4. “Teen Abortion Risks” factsheet (longer version), The Elliot Institute, www.theunchoice.com/pdf/FactSheets/TeenFactSheet.pdf.

5. B. Garfinkel, et al., “Stress, Depression and Suicide: A Study of Adolescents in Minnesota,”  Responding to High Risk Youth (University of Minnesota: Minnesota Extension Service, 1986); M. Gissler, et. al., “Suicides After Pregnancy in Finland: 1987-94: register linkage study,” British Medical Journal, 313: 1431-1434, 1996; and N. Campbell, et. al., “Abortion in Adolescence,” Adolescence, 23:813-823, 1988.

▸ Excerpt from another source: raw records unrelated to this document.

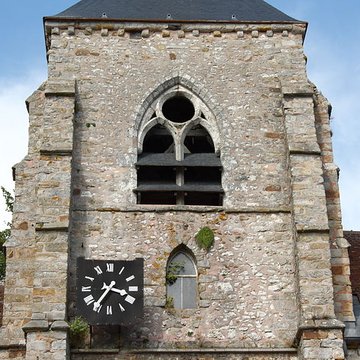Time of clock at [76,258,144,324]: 3:35
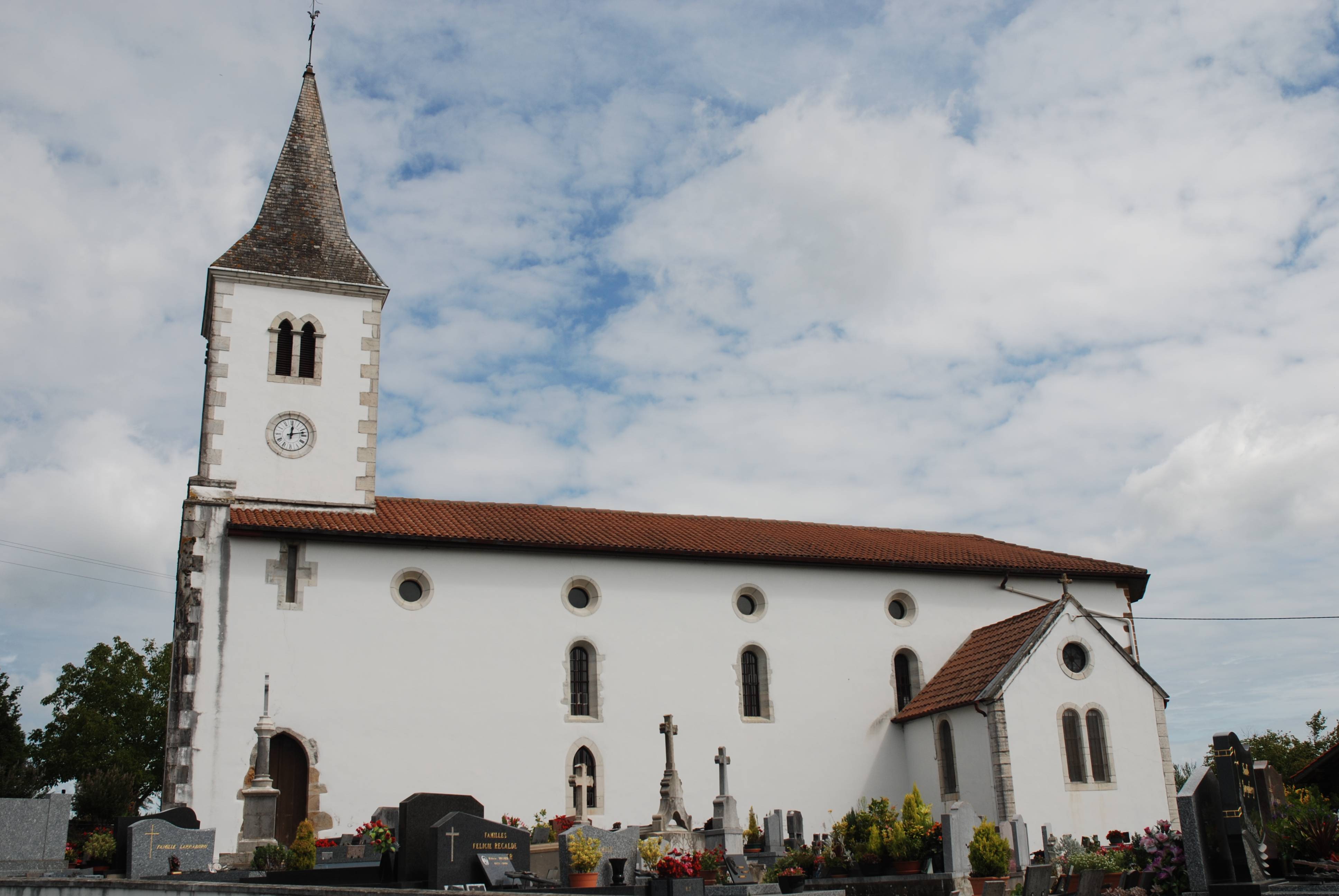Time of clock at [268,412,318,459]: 12:12
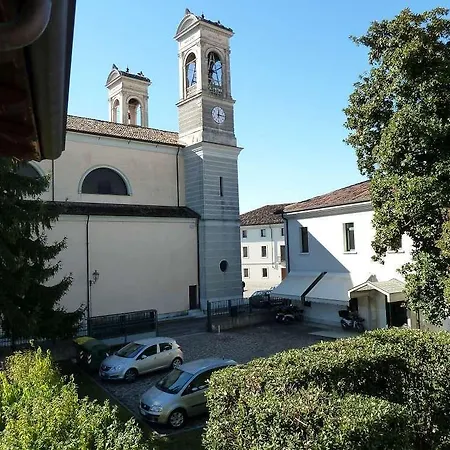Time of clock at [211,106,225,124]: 12:14
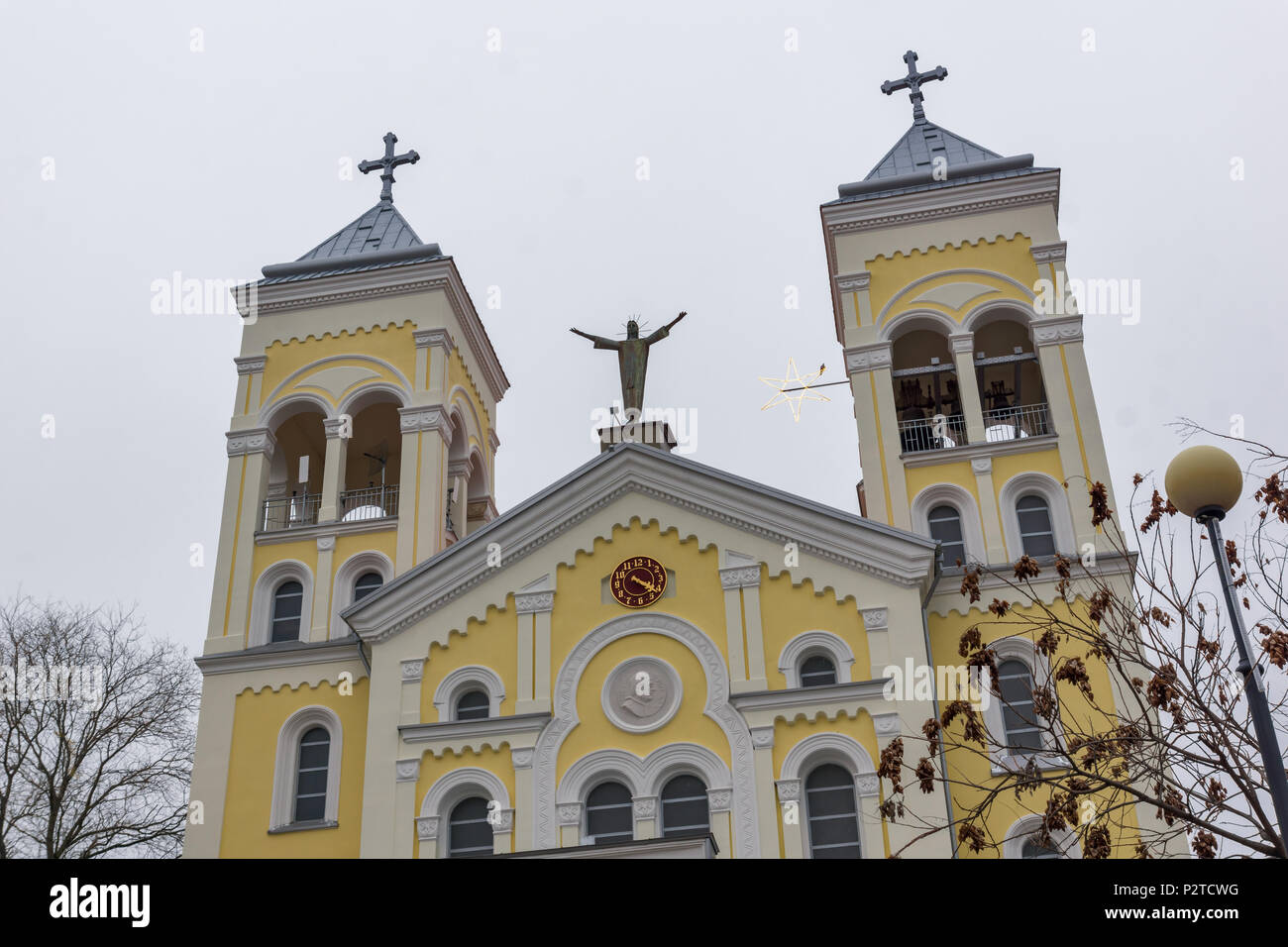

  • Women are more likely to commit or attempt suicide after an abortion than women who carry a child to term.

  • Women who abort are more at risk of long-term clinical depression than women who deliver a child.

  • After abortion, significant percentages of women report eating disorders and substance abuse.

  • Women with a history of abortion often experience divorce and chronic relationship problems.

  • In one study of U.S. women who had abortions, 65% reported experiencing multiple symptoms of post-traumatic stress disorder (PTSD).

Factors that put women at risk for negative reactions to abortion include feeling pressured into unwanted abortions, lack of support, being more religious, prior emotional or psychological problems, adolescence, being unsure of her decision, and receiving little or no counseling prior to abortion. Analysis of 63 medical studies that identify risk factors concluded that the number of women suffering from negative emotional reactions could be dramatically reduced if abortion clinics screened women for these risk factors.6

In one study of women who’d had abortions, 67% of American women said they received no counseling prior; 84% said counseling was inadequate; 79% received no information about alternatives; 54% were unsure of their decision at the time.7 This underscores the need for the kind of information that pregnancy care centers deliver.

Women coerced into abortion commonly report feelings of guilt, regret, loss, anger, and depression. 64% of abortions involve coercion.8

6. David C. Reardon, “The Duty to Screen: Clinical, Legal, and Ethical Implications of Predictive Risk Factors of Post-Abortion Maladjustment,” The Journal of Contemporary Health Law and Policy 20(2):33-114, Spring 2004.

7.  VM Rue et. al., “Induced abortion and traumatic stress: A preliminary comparison of American and Russian women,” Medical Science Monitor 10(10): SR5-16, 2004.

8. “Psychological Risks: Traumatic After-Effects of Abortion” factsheet (longer version), The Elliot Institute, www.theunchoice.com/pdf/FactSheets/PsychologicalRisks.pdf.